Zamki i pałace Warszawy na obrazach Canaletta
To pierwsze, bezcenne dla współczesnych źródło wiedzy na temat tego, jak wyglądały warszawskie zamki i pałace tuż po lub niedługo po tym, jak z placu ich budowy zeszli murarze i architekci. Bernardo Bellotto, bardziej znany jako Canaletto był nadwornym malarzem na dworze króla Stanisława Augusta Poniatowskiego i od 1767 roku do śmierci (1780) słynął jako malarz, którego niewielkie pejzaże cechowały się niespotykaną precyzją w przedstawianiu architektury stanisławowskiej Warszawy i życia na ulicach miasta. Dzięki temu stały się w większości przypadków bezcenną dokumentacją, na podstawie której powojenni architekci prowadzili mozolną pracę odbudowy zniszczonego przez nazistów miasta.
Warszawa. Zamki i pałace stolicy. Galeria pejzaży
Autor: Bernardo Bellotto/Wikimedia Commons/domena publiczna
Pałac w Wilanowie zbudowano w latach 1681–1696 na zlecenie króla Jana III Sobieskiego, zaś rozbudowano o boczne skrzydła w latach 1723–1729. Pałac dotrwał do naszych czasów w niezmienionej formie. Obrazy Canaletta przedstawiające Warszawę powstały na zlecenie króla Stanisława Augusta Poniatowskiego.
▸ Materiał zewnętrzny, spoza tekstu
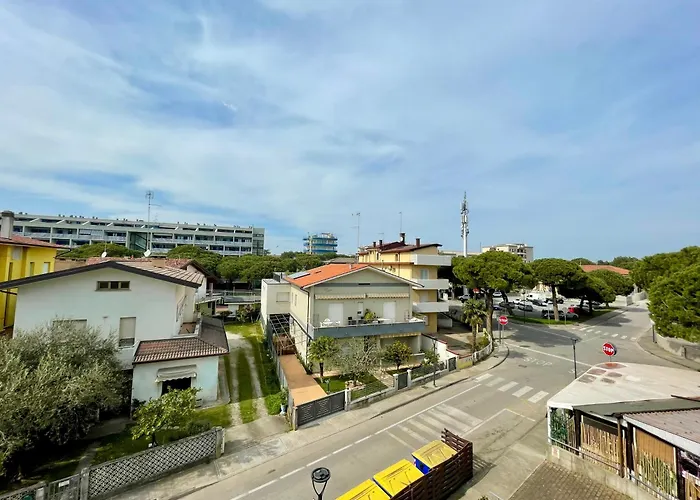 Appartamento Al Faro I Terracerelax&Parking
Nie ostał się kamień na kamieniu. Pałace Warszawy wskrzeszone od zera
Pierwsza fala zniszczeń przyszła we wrześniu 1939 roku. Stare Miasto, gdzie skupionych było najwięcej magnackich rezydencji (wzdłuż Krakowskiego Przedmieścia, Senatorskiej, Miodowej, Podwale...) przestało jednak w swoim przedwojennym kształcie istnieć dopiero po zniszczeniach w czasie Powstania Warszawskiego, a następnie - w efekcie planowego wyburzania miasta przez hitlerowców. Po wojnie nieliczne szkielety konstrukcji trzeba było rozbierać. Co ciekawe, wojnę przetrwał królewski Pałac w Wilanowie oraz Pałac Prezydencki przy Krakowskim Przedmieściu oraz Belweder i Pałac na Wyspie w Łazienkach, które Niemcy zaminowali, ale zabrakło im czasu, by je wysadzić. Stopniowa odbudowa dziesiątek warszawskich pałaców jest - ze względu na nieprawdopodobny wysiłek powojennych pokoleń - materiałem na dużo większy artykuł. Z przedwojennej substancji nie podniesiono z gruzów z różnych powodów co najmniej kilkunastu stolicznych rezydencji. Najbardziej znaną z nich jest oczywiście Pałac Saski, ale tu mamy akurat dobre wieści. W 2021 roku zapadła decyzja o jego odbudowie. Ten proces już się rozpoczął.